DO THIS> Format everything from the line containing "In this given" down to the end of the material as a Markdown table with the columns Row and Line. Give each line its own numbered row and leave out blank lines.

Questions on scene geometry>
Begin
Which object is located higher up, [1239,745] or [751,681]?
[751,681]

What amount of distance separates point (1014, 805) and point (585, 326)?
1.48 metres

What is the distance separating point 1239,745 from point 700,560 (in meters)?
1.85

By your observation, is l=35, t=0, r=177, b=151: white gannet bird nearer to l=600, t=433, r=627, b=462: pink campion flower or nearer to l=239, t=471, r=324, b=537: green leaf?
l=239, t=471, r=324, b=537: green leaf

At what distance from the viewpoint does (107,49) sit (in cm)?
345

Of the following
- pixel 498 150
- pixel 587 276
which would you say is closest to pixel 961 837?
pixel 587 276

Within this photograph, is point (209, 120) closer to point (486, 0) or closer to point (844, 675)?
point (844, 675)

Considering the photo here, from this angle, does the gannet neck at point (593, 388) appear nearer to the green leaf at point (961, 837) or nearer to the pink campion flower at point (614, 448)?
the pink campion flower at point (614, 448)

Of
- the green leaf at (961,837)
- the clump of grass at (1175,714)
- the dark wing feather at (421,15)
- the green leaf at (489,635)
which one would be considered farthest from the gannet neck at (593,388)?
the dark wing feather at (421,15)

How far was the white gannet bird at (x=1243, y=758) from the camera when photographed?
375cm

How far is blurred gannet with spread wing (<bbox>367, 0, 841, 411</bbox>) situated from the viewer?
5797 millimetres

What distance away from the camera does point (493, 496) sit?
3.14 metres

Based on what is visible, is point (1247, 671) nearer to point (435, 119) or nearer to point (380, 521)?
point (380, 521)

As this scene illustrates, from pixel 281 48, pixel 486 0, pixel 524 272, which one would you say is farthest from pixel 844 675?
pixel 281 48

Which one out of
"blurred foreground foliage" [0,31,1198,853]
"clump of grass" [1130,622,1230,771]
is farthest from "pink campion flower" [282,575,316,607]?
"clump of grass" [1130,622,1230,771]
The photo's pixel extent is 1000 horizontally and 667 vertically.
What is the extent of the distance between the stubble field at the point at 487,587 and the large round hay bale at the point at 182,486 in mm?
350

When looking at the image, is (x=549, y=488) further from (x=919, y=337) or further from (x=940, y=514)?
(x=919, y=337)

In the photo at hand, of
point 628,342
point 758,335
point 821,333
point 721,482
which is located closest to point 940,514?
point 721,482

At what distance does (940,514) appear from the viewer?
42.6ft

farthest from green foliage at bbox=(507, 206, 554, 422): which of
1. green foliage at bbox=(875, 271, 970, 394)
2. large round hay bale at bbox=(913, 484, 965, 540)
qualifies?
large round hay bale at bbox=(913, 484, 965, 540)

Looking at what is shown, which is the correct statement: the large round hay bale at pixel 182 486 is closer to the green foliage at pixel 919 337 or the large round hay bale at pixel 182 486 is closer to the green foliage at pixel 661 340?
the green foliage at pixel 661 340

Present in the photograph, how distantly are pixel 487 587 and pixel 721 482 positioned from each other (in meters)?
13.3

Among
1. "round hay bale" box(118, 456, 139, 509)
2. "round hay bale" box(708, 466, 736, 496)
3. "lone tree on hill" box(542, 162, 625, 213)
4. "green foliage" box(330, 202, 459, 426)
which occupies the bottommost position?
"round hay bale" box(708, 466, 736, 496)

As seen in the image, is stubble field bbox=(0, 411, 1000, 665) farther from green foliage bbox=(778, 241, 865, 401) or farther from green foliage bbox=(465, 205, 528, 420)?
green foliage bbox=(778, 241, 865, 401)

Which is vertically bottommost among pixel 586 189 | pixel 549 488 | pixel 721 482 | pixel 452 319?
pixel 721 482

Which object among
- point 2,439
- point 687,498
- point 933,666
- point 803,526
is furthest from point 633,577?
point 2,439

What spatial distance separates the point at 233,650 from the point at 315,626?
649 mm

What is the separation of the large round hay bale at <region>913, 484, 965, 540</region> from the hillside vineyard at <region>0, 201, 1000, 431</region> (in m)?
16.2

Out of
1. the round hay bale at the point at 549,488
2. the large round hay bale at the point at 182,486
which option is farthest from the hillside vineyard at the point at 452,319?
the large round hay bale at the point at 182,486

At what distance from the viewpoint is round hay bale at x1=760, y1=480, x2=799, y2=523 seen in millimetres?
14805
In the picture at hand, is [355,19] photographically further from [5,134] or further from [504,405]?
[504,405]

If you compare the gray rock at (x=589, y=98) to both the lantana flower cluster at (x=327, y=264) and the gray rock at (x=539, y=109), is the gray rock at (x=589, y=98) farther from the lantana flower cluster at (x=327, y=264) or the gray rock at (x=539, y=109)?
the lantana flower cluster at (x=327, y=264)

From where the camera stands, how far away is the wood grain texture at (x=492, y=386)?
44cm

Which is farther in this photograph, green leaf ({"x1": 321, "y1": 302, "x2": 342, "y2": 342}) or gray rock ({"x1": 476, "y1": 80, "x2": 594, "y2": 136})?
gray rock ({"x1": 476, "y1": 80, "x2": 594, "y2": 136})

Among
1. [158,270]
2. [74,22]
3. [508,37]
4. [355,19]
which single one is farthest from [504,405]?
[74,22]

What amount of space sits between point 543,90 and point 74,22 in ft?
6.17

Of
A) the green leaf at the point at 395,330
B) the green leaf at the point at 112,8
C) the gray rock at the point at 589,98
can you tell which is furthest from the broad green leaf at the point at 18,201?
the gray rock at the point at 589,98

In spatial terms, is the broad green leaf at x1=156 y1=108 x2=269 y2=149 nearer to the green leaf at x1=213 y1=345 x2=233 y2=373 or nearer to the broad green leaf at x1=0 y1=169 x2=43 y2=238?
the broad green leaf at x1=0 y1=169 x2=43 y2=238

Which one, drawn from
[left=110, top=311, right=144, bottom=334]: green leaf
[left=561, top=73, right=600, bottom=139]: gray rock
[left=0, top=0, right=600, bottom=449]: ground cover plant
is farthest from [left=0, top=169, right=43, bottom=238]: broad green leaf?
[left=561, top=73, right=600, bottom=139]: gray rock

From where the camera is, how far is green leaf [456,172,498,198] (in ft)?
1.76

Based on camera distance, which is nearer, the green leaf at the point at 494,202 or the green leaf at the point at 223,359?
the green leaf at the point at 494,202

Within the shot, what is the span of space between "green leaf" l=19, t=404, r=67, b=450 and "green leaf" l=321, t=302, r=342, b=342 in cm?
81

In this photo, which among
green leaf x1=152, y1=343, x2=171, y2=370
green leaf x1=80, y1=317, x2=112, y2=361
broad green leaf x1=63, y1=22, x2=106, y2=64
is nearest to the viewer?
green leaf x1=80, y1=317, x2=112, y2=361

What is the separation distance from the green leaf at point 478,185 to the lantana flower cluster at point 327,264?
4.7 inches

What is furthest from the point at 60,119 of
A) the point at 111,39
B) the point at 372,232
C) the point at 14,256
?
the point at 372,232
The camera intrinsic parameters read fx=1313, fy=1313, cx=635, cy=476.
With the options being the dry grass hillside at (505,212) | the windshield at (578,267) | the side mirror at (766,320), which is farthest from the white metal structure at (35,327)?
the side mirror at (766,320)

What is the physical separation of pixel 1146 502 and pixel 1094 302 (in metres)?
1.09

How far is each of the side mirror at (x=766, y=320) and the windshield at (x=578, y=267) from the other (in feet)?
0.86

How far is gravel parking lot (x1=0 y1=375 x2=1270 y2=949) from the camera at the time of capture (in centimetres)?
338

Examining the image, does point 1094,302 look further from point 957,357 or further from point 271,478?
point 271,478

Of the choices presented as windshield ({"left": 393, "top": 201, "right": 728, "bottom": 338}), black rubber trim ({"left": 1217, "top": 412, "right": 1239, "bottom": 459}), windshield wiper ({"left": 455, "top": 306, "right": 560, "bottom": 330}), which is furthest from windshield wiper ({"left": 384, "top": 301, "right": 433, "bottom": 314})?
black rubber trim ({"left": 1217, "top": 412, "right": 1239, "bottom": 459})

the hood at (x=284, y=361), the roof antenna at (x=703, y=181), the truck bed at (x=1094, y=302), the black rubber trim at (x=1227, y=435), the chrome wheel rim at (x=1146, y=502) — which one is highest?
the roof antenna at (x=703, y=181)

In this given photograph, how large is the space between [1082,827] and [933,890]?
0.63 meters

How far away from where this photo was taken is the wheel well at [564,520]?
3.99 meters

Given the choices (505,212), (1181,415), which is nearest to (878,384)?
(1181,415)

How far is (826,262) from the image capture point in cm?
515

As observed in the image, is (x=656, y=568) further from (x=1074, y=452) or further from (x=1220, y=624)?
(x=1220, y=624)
End
IN RESPONSE>
| Row | Line |
|---|---|
| 1 | In this given photograph, how large is the space between [1082,827] and [933,890]? |
| 2 | 0.63 meters |
| 3 | How far away from where this photo was taken is the wheel well at [564,520]? |
| 4 | 3.99 meters |
| 5 | Given the choices (505,212), (1181,415), which is nearest to (878,384)? |
| 6 | (1181,415) |
| 7 | How far is (826,262) from the image capture point in cm? |
| 8 | 515 |
| 9 | As observed in the image, is (x=656, y=568) further from (x=1074, y=452) or further from (x=1220, y=624)? |
| 10 | (x=1220, y=624) |